What a shame Rebecca. You should send a link to your post into the GFM people - as feedback on their class?

Given sourdough cultures can last for centuries, it is quite a special thing to take some home. But they do need special care and attention - and I would have thought that'd be a significant component of any sourdough class, not kneading and rolling the dough.

10:33 AM  
Blogger Reb said...

Well PIckles, there was the tour and a talk, but honestly it was a bit pricey for the outcome.

I'd actually want good conversation over dinner and a nice bottle of wine for that price, Ellie :)

You're probably right, Helen. But you have to try these things. It certainly sounded good in the promo.

I'm certainly pleased to have some culture Kathryn, but I'm just unsure what to do with it. I don't want to kill it. I'll hit the books and work it out, and he gave some tips in a handout, but I kind of expected for the price to not have to do the research myself and be shown how to feed it and store it. Anyway, an experience indeed!

10:41 AM  
Anonymous Anonymous said...

that's such a shame that you didn't get a lot out of this...hope your sourdough starter proves more successful

2:57 PM  
Blogger thanh7580 said...

It definitely sounds like the dough you parted with wasn't worth the dough you got in return. For such an expensive class, they definitely should show all the steps involved in making the bread and let you actually try it. If they keep this level of teaching up, their classes wont last for long when word of mouth (or words of blogs) start spreading the news around.

7:48 PM  
Blogger Jen said...

Thanks for such a detailed write up Reb. I was actually booked in to go to one of the classes, but had to cancel as I had a shoot to go to.

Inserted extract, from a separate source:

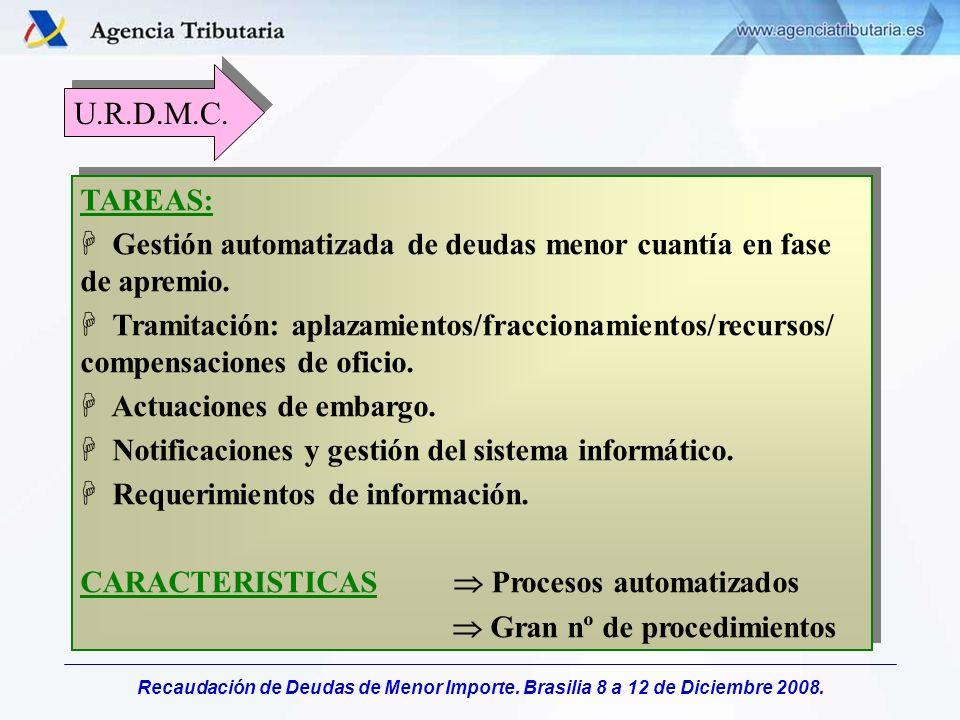 U.R.D.M.C. TAREAS: Gestión automatizada de deudas menor cuantía en fase de apremio.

The description of the "class" and the fact that it was called a "hands on" experience, sort of leads people to believe it that it is what they say it is. What a shame that it did not live up to the expectation.

9:33 PM  
Blogger Reb said...

The starter is growing in the kitchen Jules, but I'm pretty well making it up as I go along.

I think so too Thanh. But hopefully they can rectify the pronlems for the next people who take the class.

Well JenJen you saved $50. And if you want some starter I'll give you some of mine!

2:18 PM  
Blogger Reb said...

Wow - thanks for leaving this comment goldfish. Bourke St was my first choice - darn it - so it's great to have the comparison and also to know that it wasn't just me being overly picky. My lump of dough went nowhere. Half I fed and it just went rotten, the other half went in the fridge and and it went west as well. So those loaves really were expensive! If Bourke St ever do another class I'm in for sure after your feedback! thanks for dropping by and reading and commenting.